Many Right-wing Pakeha didn't trust the Maori Party and worried that they would soon withdraw support for the Government.
This didn't happen. Compared to the ructions in ACT, the Maori Party, with the exception of the skirmish with Ngapuhi renegade Hone Harawira, behaved perfectly well.
Their leaders, Tariana Turia and Pita Sharples, ably assisted by the competent Te Ururoa Flavell, buckled down and tried to help their people while supporting the Government on confidence and supply.
They believe that policy gains they have made on such major issues as seabed and foreshore and whanau ora greatly outweigh minor irritations for Maori such as an increase in GST, lower wages, high unemployment, increased childcare costs, punitive benefit changes and the sale of state assets, to name just a few.
The Maori Party would rightly argue that they have opposed some government policies and that this government could still rule without their support. True, but that's a bit like saying if you think Don Brash is a redneck, check out what John Ansell has to say.

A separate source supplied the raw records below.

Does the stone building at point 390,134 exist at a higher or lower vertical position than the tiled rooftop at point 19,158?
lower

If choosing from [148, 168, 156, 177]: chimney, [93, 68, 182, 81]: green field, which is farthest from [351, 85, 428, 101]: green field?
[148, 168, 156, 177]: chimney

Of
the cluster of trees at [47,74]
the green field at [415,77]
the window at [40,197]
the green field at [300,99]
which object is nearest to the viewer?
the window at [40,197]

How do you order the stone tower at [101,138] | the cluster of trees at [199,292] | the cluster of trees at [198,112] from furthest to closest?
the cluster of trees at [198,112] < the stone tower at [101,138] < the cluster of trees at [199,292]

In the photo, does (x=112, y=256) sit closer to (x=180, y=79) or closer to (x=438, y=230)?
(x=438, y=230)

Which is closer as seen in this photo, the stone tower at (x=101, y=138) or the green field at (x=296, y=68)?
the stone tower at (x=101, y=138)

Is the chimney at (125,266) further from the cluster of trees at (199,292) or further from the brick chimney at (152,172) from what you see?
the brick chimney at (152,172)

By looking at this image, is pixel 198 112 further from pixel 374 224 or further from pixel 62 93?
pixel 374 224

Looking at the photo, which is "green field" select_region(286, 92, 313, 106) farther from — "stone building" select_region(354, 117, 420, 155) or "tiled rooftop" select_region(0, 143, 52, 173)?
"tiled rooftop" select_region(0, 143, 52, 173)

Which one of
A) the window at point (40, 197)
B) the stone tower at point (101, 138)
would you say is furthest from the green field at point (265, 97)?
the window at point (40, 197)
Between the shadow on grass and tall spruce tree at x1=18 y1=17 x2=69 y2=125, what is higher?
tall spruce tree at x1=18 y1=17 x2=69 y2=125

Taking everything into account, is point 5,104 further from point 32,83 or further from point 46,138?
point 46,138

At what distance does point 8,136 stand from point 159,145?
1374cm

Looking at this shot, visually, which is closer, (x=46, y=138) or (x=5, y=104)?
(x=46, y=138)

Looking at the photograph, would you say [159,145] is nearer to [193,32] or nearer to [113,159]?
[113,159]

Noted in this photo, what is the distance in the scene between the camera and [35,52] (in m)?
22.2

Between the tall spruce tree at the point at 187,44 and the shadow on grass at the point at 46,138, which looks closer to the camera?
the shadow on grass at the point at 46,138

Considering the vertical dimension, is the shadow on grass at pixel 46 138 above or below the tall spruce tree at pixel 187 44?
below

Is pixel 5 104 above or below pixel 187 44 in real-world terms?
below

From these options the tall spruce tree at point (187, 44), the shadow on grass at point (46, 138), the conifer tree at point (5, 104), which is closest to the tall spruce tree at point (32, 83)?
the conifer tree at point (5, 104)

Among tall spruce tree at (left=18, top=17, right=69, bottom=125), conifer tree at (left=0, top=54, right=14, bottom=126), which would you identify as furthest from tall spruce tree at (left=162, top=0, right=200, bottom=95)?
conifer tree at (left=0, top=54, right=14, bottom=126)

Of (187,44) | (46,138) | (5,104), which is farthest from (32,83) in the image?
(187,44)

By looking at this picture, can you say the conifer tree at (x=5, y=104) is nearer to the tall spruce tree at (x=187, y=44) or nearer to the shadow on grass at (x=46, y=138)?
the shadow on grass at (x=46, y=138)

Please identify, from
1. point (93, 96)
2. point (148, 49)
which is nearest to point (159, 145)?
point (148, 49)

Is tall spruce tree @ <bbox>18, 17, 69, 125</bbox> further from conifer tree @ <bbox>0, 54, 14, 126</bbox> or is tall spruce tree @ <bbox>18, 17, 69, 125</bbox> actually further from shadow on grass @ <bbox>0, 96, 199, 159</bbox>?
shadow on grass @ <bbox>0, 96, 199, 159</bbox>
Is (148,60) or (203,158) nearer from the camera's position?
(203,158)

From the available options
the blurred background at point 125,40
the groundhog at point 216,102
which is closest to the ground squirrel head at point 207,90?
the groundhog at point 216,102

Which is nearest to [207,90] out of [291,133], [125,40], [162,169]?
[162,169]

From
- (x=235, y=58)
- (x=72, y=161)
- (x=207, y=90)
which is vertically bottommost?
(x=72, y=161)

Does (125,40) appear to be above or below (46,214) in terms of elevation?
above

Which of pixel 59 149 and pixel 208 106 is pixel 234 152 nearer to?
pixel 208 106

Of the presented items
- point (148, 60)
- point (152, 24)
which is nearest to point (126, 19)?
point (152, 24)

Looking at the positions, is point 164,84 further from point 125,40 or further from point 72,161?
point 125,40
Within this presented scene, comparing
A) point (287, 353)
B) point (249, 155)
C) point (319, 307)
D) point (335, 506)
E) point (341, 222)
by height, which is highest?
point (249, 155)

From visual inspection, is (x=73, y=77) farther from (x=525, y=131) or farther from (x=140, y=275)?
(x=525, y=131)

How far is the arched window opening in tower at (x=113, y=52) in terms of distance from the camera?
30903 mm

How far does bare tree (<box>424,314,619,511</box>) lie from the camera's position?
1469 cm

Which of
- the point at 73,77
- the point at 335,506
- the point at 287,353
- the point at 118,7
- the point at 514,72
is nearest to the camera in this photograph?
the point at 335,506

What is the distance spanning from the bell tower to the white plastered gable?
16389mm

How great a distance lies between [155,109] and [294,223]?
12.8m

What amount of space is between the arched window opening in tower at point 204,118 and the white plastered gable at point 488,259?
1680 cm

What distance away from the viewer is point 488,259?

Since 2005, the Maori Party has lost more members than most iwi did during the musket wars, so there have been mounting calls for young blood. Many want Te Ururoa Flavell to assume the co-leadership.
I would hardly describe the 57-year-old Mr Flavell as youthful.
The party is meant to represent a people with a very young demographic, yet we get old-style kaumatua and kuia MPs whose entire knowledge of issues for the rangatahi seem to be gained from their mokopuna.
Don't believe me? Try following either of the co-leaders on Twitter.
During the Te Tai Tokerau by-election debates, I worried that if the hall microphone clapped out, Hone Harawira would whack it and blame Pakeha colonialism and Labour's Kelvin Davis would quietly set about trying to check the wiring, and the Maori Party candidate would simply wax lyrical about how better life in the Far North was before electricity.
I don't think the Maori Party has achieved a lot for its people, which is sad. Pita Sharples is, or at least was, a talented politician with a visionary approach to Maori language and education. Before the last election the likeable co-leader destroyed Don Brash in a television debate and convinced many Right-wing Pakeha that he was a politician capable of uniting, not dividing.
Yet what has Dr Sharples achieved as associate minister of education? and Hekia Parata's cock-ups make the front page, the most talented member of this ministerial educational trio seems to be absent.
The native affairs debate on Maori Television, held at the end of last year, showed that New Zealand has some excellent Maori politicians across the parties. But unless the Maori Party revitalises and regenerates, and moves away from its comfortable National Party habitat, it could go the same way as the moa and the huia.